[Start of Attachment]

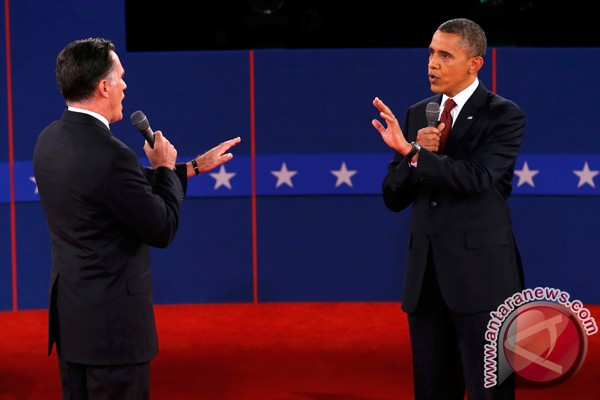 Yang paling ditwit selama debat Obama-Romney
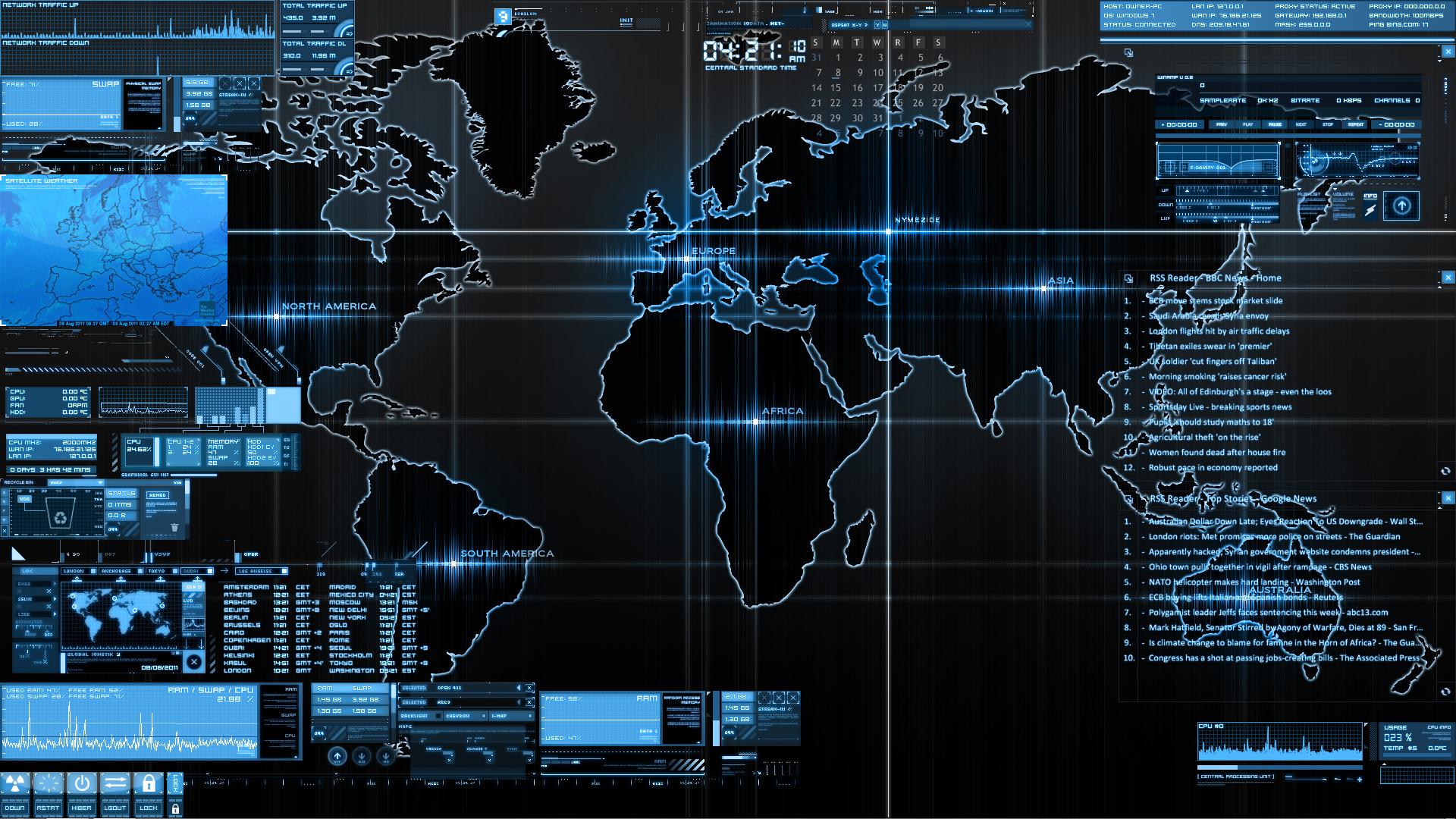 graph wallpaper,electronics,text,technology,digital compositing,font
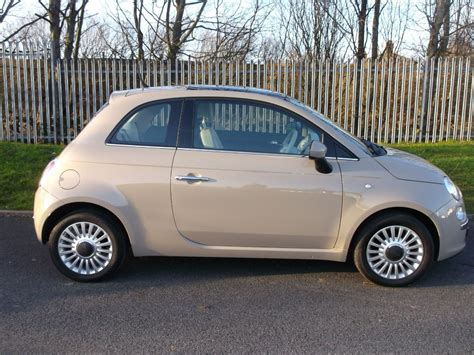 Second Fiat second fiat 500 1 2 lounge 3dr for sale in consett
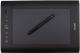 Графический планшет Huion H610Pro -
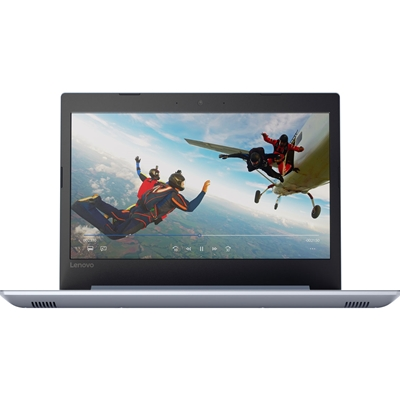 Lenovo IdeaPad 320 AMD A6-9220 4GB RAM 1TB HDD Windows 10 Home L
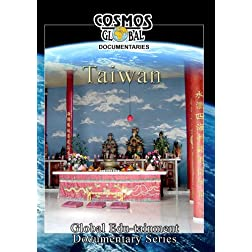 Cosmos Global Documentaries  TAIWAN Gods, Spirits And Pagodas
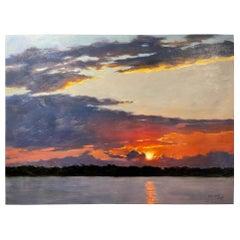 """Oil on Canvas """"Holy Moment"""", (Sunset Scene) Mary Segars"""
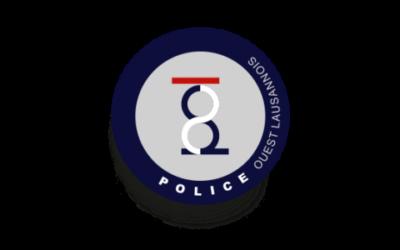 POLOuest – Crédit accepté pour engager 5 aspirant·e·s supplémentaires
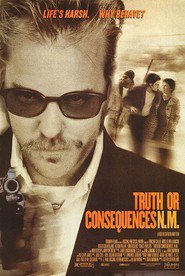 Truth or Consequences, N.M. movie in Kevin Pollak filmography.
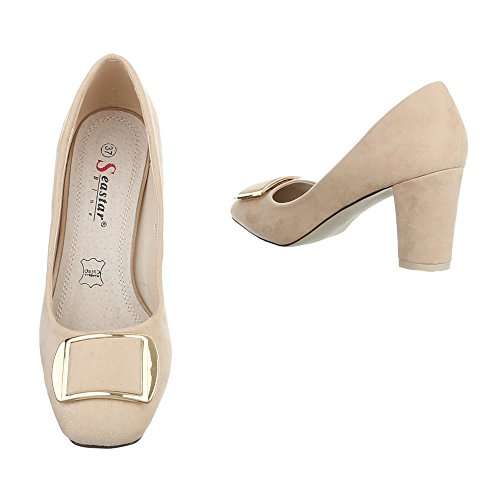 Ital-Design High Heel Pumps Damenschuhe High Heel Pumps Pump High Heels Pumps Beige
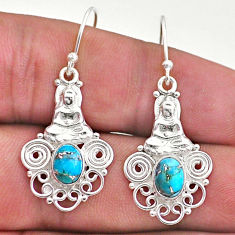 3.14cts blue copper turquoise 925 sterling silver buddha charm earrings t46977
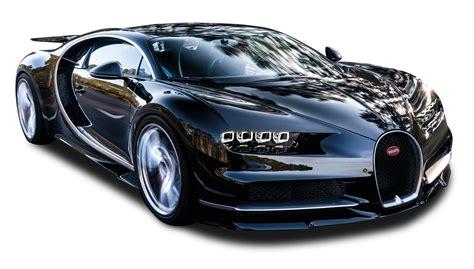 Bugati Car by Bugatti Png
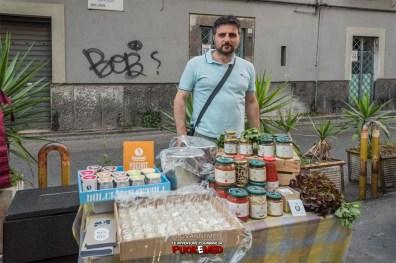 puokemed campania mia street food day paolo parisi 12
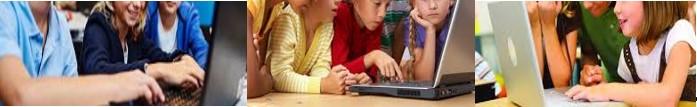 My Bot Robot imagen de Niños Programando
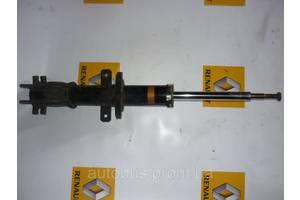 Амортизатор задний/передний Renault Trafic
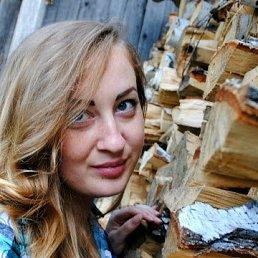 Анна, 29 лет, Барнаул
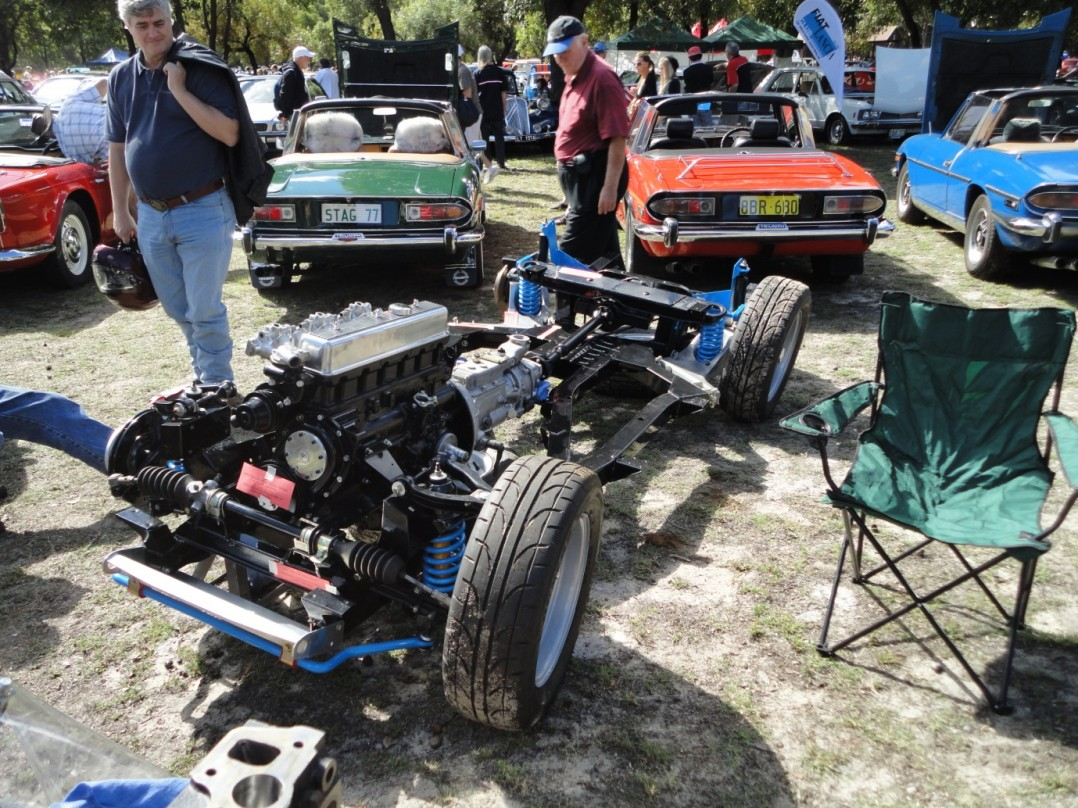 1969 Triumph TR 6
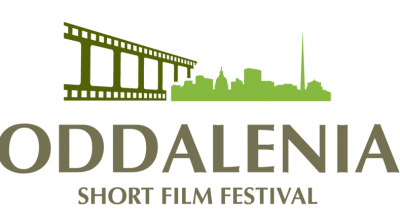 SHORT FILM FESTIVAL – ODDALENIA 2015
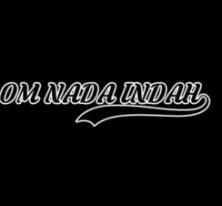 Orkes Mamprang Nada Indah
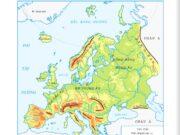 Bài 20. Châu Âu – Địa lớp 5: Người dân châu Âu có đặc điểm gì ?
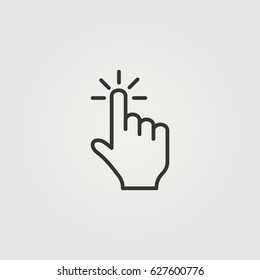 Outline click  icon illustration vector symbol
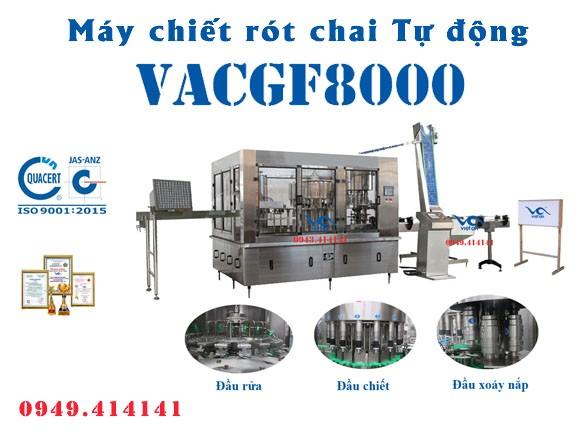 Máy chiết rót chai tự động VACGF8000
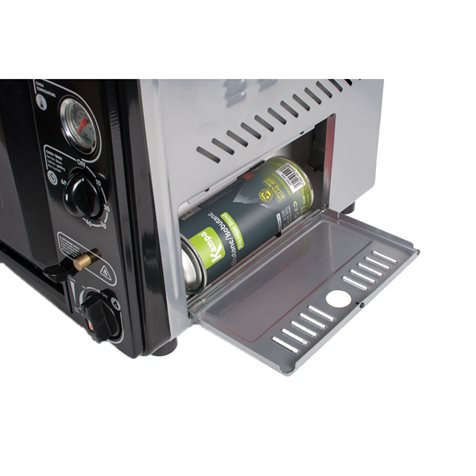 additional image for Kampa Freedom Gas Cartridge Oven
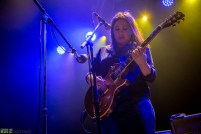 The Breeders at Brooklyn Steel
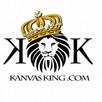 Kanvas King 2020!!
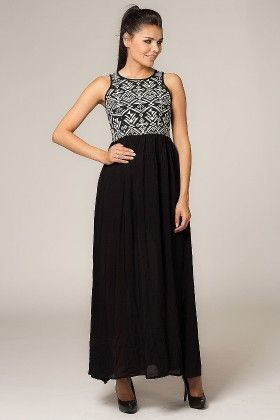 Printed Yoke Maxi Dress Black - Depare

[End of Attachment]

**INSTRUCTIONS TO FOLLOW**
Pictures should be omitted. Please return exactly the lines from the line that holds "Bài 20. Châu" through the end of the records.

**TASK SOLUTION**
 Bài 20. Châu Âu – Địa lớp 5: Người dân châu Âu có đặc điểm gì ?
 Outline click  icon illustration vector symbol
 Máy chiết rót chai tự động VACGF8000
 additional image for Kampa Freedom Gas Cartridge Oven
 The Breeders at Brooklyn Steel
 Kanvas King 2020!!
 Printed Yoke Maxi Dress Black - Depare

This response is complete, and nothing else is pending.